Using immunofluorescence, we clearly observed NRG-1 immunoreactivity in c-Met negative mononuclear cells near the fiber membrane or in the interior of the plasma membrane in normal TA muscle. Several previous studies have shown a localization of NRG-1 at the position of nucleus in various cells of humans or rats [6, 15, 18]. For example, immunofluorescence and Western blot of subcellular fractionated samples demonstrated an immunoreactivity of NRG-1α, NRG–1β, ErbB2 and ErbB3 in the nucleus of Schwan cells, as well as in the cytoplasm [18]. The exact mechanisms by which NRGs or ErbB receptors are localized to the nucleus are not known. However, the translocation of NRG-1 isoforms and/or ErbB receptors to the nucleus may be to initiate transcription of genes for a specific cellular response, such as glucose transport. This nuclear localization of NRG-1, a transmembrane protein, resembled the distributing pattern of another membrane protein, presenilin-1, in the denervated tibialis anterior muscles of rats [21].

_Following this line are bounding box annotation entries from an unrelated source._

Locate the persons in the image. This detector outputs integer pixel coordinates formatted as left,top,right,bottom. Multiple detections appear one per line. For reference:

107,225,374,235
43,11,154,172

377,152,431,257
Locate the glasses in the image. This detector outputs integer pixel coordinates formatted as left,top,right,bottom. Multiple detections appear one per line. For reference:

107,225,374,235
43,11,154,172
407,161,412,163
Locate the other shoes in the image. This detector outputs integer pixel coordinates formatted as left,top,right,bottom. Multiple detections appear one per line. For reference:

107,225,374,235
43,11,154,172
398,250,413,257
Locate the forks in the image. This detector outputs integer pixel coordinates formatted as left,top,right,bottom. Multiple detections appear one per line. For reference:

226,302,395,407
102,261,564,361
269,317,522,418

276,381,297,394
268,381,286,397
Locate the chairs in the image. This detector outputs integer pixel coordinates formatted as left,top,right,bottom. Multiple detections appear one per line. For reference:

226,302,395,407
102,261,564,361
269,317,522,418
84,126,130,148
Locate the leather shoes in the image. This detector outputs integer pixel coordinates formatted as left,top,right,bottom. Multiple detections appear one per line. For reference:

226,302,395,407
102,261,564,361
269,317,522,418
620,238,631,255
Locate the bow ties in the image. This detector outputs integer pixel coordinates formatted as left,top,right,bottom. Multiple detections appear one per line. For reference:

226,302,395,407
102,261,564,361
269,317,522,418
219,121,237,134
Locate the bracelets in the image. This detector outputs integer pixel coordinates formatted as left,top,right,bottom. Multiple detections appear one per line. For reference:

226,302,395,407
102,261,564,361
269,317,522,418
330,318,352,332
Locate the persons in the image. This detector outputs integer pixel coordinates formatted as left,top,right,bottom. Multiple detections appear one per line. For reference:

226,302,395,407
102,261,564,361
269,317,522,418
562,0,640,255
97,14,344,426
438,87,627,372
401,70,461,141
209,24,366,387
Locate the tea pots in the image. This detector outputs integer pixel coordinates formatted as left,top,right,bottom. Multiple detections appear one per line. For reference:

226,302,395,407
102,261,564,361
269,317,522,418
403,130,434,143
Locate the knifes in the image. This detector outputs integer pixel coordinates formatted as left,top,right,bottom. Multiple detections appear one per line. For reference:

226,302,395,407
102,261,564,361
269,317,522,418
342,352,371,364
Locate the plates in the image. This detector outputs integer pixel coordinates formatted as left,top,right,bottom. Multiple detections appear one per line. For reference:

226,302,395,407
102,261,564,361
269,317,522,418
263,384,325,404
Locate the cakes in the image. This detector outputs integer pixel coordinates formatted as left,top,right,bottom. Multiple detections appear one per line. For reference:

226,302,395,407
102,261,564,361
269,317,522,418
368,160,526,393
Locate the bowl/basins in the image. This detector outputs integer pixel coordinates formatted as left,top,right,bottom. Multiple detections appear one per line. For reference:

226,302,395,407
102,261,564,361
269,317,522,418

Western blot analysis in our study showed increased levels of NRG-1 protein at 81 and 50 kDa in the spinal cord with time following muscle damage. In addition, we showed abundant expression of NRG-1 protein in the cell bodies of many motoneurons on the damaged side. It is possible that NRG protein is associated with the innervating damaged muscle fibers but not with the motoneurons themselves, because there were no significant changes in NRG-1 mRNA in the spinal cord after muscle damage. Indeed, loss of α-bungarotoxin accumulation at NMJ in the damaged fibers (Fig. 3b) indicates that some of the neuromuscular junctions were damaged after bupivacaine injection for the TA muscle of the rat. Various neurotrophic factors produced in the muscles are transported retrogradely to neural cell bodies of motoneurons after peripheral damage to skeletal muscle [13, 23], although there are differences in the muscle regeneration model. In contrast, muscle contusion increases the amount of LIF and GDNF in intramuscular nerves and damaged muscle, and the amount of these receptors in motoneurons, respectively [9]. Since the amount of NRG mRNA and protein increased in cultured motoneurons following the addition of various neurotrophic factors (GDNF, BDNF, NT-3 and NT-4) in vitro [16], the NRG-1 level in motoneurons or muscle may be upregulated by the GDNF expression in these positions after muscle damage. These lines of evidence raise the possibility that the increased NRG-1 protein in motoneurons is made within the regenerating muscles and would be transported retrogradely from muscles to motoneurons. NRG-1 in motoneurons of the spinal cord may promote the reinnervation of muscles by intramuscular sprouting of motor axonal terminals and/or proliferation and migration of Schwann cells.

In summary, the present study showed that the expression of NRG-1 increased during the regeneration of skeletal muscles and spinal cord. We suggest that NRG-1 promotes the differentiation of satellite cells, and that NRG-1 is transported retrogradely from muscles to motoneurons in vivo.